Curae Law’s cost-effective demand letters produce a much higher volume of debt recoveries for our clients than legal action. For one reason, some recipients settle claims they might otherwise dispute simply to protect their credit rating. But what if you could force a slow-paying corporation to pay up or risk being wound up? And at minimal cost for your trouble?
Such is the power of a statutory demand.
If a corporation (a public or proprietary limited company) owes you more than $2,000 you may serve it with a statutory demand pursuant to section 459E of the Corporations Act. You must verify your demand by an affidavit if you have not already obtained a judgment. It’s important to get the formalities right to avoid your demand quashed on a technicality.

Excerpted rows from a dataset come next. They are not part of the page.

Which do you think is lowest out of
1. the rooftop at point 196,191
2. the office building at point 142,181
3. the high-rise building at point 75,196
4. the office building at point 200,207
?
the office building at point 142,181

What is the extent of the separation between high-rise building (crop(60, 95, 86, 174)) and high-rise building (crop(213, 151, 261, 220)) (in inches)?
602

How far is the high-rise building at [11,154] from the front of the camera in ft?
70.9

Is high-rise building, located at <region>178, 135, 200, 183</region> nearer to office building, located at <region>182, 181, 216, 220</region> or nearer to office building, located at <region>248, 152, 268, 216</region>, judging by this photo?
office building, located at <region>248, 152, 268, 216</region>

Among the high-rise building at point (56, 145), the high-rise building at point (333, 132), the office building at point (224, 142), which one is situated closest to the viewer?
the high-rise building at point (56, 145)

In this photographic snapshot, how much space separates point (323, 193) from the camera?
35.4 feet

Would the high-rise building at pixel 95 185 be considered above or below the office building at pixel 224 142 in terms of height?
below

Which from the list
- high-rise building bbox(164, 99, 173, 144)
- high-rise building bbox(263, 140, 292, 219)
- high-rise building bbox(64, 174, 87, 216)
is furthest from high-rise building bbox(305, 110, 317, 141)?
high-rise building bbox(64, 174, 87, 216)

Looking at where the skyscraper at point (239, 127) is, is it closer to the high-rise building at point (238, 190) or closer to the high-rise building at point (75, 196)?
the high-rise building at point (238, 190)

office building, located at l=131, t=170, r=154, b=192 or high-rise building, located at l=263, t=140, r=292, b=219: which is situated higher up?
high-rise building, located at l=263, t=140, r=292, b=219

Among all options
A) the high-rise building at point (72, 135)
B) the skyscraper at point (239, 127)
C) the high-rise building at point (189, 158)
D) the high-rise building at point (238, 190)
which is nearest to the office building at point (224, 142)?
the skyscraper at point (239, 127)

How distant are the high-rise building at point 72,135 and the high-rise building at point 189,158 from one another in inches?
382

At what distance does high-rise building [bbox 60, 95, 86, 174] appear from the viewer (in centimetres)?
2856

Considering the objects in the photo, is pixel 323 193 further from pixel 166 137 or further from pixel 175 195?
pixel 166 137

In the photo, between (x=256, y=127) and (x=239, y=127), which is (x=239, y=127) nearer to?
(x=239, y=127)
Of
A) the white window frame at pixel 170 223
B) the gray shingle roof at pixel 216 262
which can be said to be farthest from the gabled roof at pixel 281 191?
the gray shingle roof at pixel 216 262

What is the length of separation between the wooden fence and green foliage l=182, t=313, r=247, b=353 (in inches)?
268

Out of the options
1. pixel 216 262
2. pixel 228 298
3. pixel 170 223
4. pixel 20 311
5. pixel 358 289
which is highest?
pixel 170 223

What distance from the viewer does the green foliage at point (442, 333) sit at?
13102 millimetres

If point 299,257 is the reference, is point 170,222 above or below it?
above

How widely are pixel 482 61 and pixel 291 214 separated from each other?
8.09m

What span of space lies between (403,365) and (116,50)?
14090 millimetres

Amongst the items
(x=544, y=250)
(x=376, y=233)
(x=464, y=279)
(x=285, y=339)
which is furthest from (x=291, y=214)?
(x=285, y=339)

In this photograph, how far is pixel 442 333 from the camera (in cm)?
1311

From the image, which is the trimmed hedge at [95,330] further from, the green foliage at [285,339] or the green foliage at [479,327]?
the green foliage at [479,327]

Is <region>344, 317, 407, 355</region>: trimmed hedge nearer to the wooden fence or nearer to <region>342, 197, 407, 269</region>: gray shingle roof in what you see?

Once served, the corporation has 21 days to either:
- pay the debt; or
- apply to the Supreme Court or Federal Court to have your demand set aside.
If it fails to act, any creditor may then apply to the Court for the corporation to be wound up and a liquidator appointed. The corporation can no longer dispute the merits of your claim.
Liquidation is the corporate equivalent of death. Whilst some corporations might defend debt collection proceedings if only for delay, few are prepared to risk their very existence for the sake of non-payment.
Statutory demands are relatively inexpensive. Unlike court writs and summonses, they are not publicly reported – so the threat of unwanted publicity from a writ or summons remains potent. Only the Supreme Court or the Federal Court can set them aside – so there’s no incentive for the debtor to incur the costs involved (around $6,000) unless there is a genuine dispute.
Of course, statutory demands are not always the solution. You must be sure that there is no reasonable defence to your claim. Otherwise you may end up paying the costs of setting your demand aside.
This said, statutory demands are an effective and little understood weapon in the battle to collect slow debts.